Erdoğan’ın “DEM Parti halkın iradesine ipotek koyuyormuş” sözlerine Hatipoğulları, “Hadi oradan Erdoğan” diyerek, tepki gösterdi.
Hatimoğulları, sözlerine şöyle devam etti: “DEM Parti şu güzelim ağacıyla, köklerini Anadolu ve Mezopotamya topraklarından devrimcilerin, yurtseverlerin mücadelesinden almış bir partidir. DEM Parti kendi rengiyle her halkın temsil edildiği bir partidir. DEM Parti Kürdün, Türk’ün, Arap’ın, Lazın, Çerkezin partisidir. Bizler kimsenin iradesine ipotek koymayız. Biz de, adalet özgürlük ve eşitlik var. Ama AKP’de tek adam rejimi var. Milyonlarca Kürt’ün iradesine kayyım atamak ipotek değil de nedir? Kobani kumpas davasında arkadaşlarımızı yargılamak, siyasi iradeye ipotek değil de nedir? Buradan bu davada yargılanan ve şimdi Ankara Büyükşehir Belediye Eş Başkan Adayımız olan sevgili Gültan Kışanak’a, Figen Yüksekdağ’a, Sabahat Tuncel’e, Ayla Akat’a ve sevgili Selahattin Demirtaş’a selam ve sevgilerimizi gönderiyorum. Sayın Öcalan üzerindeki tecridin kaldırılması talebini görmezden gelmek, İmralı tecridini sürdürmek, halkın iradesine ipotek koymak değil de nedir Erdoğan? Buradan tecrit kalksın diyoruz hep beraber.
JİTEM İTTİFAKI
AKP-MHP ittifakı, Kurdistan belediyelerini nasıl alırız diye bakanlar, hırsızlar halkın iradesine ipotek koymuyor da ne yapıyorlar? Eşbaşkanlık sistemimize saldıranlar, kadınların katledilmesine göz yumanlar, yasaları onlar için açanlar, İstanbul Sözleşmesi’ni lağvedenler, ipotek koymuyor da ne yapıyor? Başta Kurdistan olmak üzere, Türkiye’nin dört bir yanında 50 milyona yakın insan açlık ve yoksulluk sınırında yaşıyor. Halk aç ve susuz. Erdoğan, sen halkın ekmeğine ipotek koydun ve bu halk adil bir ekonomi için mücadele etmeye devam edecek.

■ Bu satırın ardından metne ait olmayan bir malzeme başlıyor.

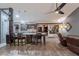 Open concept living space featuring a spacious layout, modern flooring, and updated kitchen at 19440 N 12Th St, Phoenix, AZ 85024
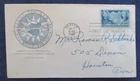 1942 WWII Chinese Resistance Stamp First Day Cover & Cachet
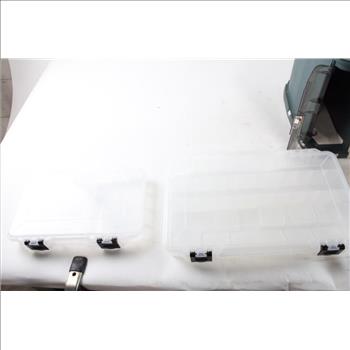 Plano Outdoors Sports Angled Fishing Tackle Box Storage System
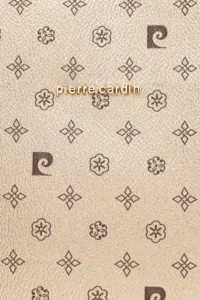Pierre Cardin Gold Monogram Shoulder Bag - Image 7
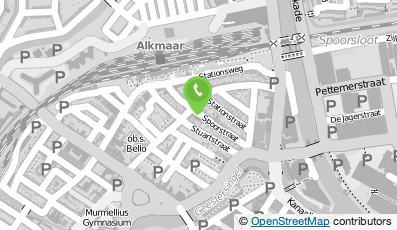 Bekijk kaart van Hairmoods in Alkmaar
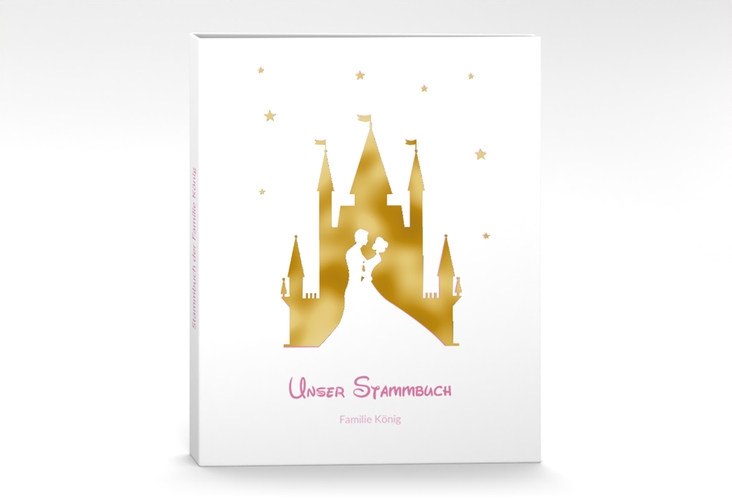 Stammbuch A4 Castle Stammbuch A4 rosa gold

Cezaevinde açlık grevinde bulunan siyasi rehinelere, adalet nöbetindeki analarımıza, buradan taleplerine hep beraber ortak olduğumuzu, tecridin ortadan kaldırılmasını ve Kürt sorununun barışçıl yollarla çözülmesini istediğimizi bir kez daha belirtiyoruz.
ÇALINACAK KAPI İMARLI’DIR
Savaş zirveleri için birçok bakanını gönderen, Kurdistan’a müdahale etmeye çalışanlara izin vermeyeceğimizi belirtmek isterim. Kapı kapı savaş için dolaşacağınıza İmralı kapısını açın, barış ve diyaloğun yolu oradan geçer. Milyonlarca Kürt barış ve diyalog talep ediyor. Kapı çalacaksanız o kapı İmralı kapısıdır. Savaş biterse silaha, tanka topa, SİHA’ya, İHA’ya verilen paralarla Silopi’de, Kürdistan’da, Çukurova’da, Karadeniz’de yüzlerce hastane, yüzlerce fabrika yapılabilir. Türkiye halklarının ihtiyacı savaş ve çatışma değil, barış, yatırım ve kalkınmadır.
Bizler demokratik bir cumhuriyeti inşa edeceğiz. İkinci yüzyılda barışın sesini yükselteceğiz. Ortadoğu'ya ve Ankara’ya sınırın sıfır noktasından barış mesajı veriyoruz. Onurlu bir barış istiyoruz. Kürt sorunu çözülsün istiyoruz. 31 Mart seçimlerinde bu alanda, bu meydanda DEM ağacının altında DEM’li çaylarımızı içerek zaferimizi kutlayacağız.”
Konuşmaların ardından sanatçılar Xecê ve Arhat sahne aldı. Halk, sanatçıların seslendirdiği şarkılarla halk halaya durdu.